Your example code isn't complete, so I can't guarantee my answer is a solution, but I'll point out a few things that I think are the problem.

Point 1 - The io_service doesn't just keep running. If it thinks there's no more work to be done (nothing in the cue), then ::run() will exit, and since you're expecting it not to, you're going to get unexpected behavior. You need to prevent it from running out of work, by creating and keeping an io_service::work object alive. From the docs:

boost::asio::io_service io_service;
boost::asio::io_service::work work(io_service);
...

More on that here.

Secondly, I'm concerned about how the CCon object lifetime is maintained. Who is responsible for keeping it alive? I ask because you're binding to this inside of it, so you're spawning async callbacks internally but apparently relying on an external object to make sure that this is alive if and when the callback returns. If you're failing to do this correctly, you're going to get undefined behavior, which doesn't necessarily mean that you're going to get a big crash and error code, but maybe somehow the handler completes or hangs forever, or some other strange inconclusive behavior because of the undefined state.

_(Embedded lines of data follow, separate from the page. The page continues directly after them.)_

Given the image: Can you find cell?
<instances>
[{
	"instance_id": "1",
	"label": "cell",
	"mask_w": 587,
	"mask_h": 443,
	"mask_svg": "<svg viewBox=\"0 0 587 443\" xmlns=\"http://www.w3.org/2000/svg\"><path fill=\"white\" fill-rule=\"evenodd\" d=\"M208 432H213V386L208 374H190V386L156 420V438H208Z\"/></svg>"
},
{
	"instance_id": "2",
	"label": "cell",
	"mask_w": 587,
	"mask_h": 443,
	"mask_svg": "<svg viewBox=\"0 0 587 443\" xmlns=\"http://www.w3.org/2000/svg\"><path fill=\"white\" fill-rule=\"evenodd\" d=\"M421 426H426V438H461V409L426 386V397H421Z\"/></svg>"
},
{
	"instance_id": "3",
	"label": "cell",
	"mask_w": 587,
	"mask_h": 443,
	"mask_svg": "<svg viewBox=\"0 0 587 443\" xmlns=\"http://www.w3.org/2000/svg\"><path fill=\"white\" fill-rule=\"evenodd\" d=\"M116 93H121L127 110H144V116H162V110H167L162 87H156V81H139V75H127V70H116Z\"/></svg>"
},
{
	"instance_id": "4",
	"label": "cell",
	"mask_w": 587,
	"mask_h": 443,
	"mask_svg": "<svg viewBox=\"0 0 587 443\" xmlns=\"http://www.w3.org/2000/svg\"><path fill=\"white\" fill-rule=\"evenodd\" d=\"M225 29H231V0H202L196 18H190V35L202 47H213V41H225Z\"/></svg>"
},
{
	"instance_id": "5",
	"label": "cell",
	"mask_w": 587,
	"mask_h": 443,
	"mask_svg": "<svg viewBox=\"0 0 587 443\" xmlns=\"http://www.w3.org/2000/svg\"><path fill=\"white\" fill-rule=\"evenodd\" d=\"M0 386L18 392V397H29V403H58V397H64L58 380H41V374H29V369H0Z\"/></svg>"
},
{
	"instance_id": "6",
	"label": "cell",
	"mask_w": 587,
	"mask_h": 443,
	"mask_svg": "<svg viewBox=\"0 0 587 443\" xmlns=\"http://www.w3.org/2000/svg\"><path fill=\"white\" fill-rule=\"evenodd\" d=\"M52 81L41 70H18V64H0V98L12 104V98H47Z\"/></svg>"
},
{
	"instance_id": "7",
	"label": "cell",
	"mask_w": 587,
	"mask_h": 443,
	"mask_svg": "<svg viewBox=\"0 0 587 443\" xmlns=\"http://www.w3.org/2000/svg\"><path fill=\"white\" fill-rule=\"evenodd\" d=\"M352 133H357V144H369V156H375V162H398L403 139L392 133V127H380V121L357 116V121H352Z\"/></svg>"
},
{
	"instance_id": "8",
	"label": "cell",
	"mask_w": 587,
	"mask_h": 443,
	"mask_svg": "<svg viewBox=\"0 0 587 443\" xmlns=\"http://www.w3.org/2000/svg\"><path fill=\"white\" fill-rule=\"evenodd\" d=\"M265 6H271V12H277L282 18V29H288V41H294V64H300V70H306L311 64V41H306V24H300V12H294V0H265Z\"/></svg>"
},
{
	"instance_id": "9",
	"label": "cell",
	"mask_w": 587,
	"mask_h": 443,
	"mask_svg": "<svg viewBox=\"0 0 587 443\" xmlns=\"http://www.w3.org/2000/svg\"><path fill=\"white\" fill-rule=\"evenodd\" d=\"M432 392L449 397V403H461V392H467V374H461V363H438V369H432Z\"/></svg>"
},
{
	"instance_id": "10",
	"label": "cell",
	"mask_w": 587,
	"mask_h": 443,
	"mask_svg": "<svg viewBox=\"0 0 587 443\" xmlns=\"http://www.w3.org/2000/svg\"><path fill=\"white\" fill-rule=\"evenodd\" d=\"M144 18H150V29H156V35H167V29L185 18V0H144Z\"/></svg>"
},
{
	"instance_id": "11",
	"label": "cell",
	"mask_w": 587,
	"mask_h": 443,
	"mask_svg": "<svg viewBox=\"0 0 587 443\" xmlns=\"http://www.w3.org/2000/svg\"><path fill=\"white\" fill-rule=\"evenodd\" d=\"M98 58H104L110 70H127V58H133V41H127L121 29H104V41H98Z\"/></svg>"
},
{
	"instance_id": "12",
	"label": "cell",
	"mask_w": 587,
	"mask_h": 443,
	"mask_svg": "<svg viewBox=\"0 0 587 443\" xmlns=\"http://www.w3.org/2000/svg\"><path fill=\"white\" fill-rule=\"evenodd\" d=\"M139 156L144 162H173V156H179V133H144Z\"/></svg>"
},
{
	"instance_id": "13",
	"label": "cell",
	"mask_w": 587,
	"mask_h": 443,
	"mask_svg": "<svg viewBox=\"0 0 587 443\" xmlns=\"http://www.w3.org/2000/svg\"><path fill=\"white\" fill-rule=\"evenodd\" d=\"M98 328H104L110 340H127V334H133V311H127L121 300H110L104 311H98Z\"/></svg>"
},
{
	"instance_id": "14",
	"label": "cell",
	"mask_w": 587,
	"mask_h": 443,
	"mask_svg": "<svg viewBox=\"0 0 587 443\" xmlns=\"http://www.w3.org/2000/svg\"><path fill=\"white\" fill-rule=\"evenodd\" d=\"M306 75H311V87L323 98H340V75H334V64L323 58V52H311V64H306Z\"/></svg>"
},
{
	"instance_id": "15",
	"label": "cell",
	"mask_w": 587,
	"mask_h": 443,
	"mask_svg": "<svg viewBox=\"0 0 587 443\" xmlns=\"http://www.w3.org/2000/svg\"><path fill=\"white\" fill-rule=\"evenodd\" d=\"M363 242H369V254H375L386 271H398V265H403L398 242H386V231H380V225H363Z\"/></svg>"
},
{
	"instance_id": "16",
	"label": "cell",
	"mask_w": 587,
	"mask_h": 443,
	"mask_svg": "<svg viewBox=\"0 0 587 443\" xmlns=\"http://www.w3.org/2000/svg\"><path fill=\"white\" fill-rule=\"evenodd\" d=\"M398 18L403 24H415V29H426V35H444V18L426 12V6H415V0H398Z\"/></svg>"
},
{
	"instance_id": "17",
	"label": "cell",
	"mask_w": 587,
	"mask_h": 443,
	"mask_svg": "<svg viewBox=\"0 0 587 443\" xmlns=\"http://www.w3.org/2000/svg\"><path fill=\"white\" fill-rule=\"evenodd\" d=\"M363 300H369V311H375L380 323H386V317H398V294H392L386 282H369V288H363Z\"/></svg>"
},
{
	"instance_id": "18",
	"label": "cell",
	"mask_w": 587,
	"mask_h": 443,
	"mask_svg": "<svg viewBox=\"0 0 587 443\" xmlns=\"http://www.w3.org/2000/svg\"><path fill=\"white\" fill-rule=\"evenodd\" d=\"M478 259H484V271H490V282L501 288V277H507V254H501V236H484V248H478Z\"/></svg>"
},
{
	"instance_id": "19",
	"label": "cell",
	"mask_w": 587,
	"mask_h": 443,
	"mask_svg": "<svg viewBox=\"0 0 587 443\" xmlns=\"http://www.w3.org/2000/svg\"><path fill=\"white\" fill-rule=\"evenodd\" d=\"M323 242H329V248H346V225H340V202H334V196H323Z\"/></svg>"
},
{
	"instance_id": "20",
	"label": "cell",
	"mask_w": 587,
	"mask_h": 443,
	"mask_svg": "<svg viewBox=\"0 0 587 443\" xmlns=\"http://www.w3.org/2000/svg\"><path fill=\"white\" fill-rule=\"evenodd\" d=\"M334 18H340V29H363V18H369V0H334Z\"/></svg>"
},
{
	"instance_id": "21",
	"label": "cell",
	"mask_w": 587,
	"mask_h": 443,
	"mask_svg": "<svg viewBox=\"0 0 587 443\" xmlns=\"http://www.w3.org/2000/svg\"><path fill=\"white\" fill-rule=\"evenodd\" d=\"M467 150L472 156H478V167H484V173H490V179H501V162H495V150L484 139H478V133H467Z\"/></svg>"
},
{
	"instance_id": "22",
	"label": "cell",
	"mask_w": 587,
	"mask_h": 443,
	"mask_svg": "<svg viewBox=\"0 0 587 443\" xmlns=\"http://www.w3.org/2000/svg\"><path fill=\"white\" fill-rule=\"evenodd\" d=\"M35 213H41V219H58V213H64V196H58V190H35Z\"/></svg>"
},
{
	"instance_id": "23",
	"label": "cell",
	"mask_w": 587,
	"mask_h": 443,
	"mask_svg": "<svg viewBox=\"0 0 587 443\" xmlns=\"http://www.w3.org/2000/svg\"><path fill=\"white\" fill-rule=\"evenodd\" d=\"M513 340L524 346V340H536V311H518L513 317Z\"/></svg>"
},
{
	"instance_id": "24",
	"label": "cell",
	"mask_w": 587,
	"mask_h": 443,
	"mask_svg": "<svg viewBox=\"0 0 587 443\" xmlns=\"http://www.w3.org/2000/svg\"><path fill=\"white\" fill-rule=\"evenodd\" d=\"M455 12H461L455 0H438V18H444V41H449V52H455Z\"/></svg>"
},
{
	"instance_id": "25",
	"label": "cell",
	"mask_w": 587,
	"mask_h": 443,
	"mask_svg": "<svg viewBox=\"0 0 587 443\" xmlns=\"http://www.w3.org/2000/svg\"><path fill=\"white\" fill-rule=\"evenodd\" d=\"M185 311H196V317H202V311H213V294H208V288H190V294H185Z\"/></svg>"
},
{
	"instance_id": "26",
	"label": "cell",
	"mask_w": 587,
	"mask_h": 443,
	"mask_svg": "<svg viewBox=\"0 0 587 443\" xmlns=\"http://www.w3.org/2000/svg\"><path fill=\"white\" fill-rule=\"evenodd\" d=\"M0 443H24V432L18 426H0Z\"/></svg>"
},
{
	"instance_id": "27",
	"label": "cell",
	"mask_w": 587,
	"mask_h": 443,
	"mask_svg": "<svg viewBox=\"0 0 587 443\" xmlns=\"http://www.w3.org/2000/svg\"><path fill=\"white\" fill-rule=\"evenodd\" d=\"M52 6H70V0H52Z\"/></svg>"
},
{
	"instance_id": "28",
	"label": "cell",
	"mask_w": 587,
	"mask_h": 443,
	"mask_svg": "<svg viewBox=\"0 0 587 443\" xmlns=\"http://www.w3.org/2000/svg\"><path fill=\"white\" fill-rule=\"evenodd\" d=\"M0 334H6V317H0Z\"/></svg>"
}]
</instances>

Based on the incomplete code here, it looks like nothing is keeping CCon alive externally, which means that things are probably falling out of scope and getting destroyed. I'm going to guess that you always get "connection not accepted" in your server, if anything at all. If you break down the code you have here, you spawn a CCon wrapped in a shared_ptr, then call ::Accept(), which in turn invokes non-blocking async methods which may complete immediately, or 100 years from now. Since they're non-blocking, the code is going to step into the if(connectionAccepted) statement immediately and therefore return one way another immediately, at which time your shared_ptr of CCon falls out of scope in the server handle_accept, the ref count gets decremented to 0 and the destructor is invoked.

What you should be doing is making CCon inherit from std::enable_shared_from_this or boost::enable_shared_from_this and in all of the async callbacks that CCon binds internally, you should bind to shared_from_this(), which will feed another shared_ptr into the cue from the bind, incrementing the ref count of your shared CCon object and guaranteeing the lifetime of CCon to at least extend into the completion handler.

Third, I think your design approach isn't the best solution, as a side note. You shouldn't be forcing every other possible incoming connection to wait for the previous connection to go through some authentication process. You're holding up the acceptor from doing its job for new clients until the previous client goes does some talking with the server. That's a completely unnecessary bottleneck.

I believe you're doing this because you want to, at the ::server object level, determine if clients have properly passed the authentication process. You should instead just pass a function or something to the CCon::Accept(...) method which it can invoke to report things to the server, if you really need the server to know anything at all. Copy the asio model and change your Accept method to AsyncAccept, make it non-blocking and give it a callback for when it completes, at which time you can check its final state.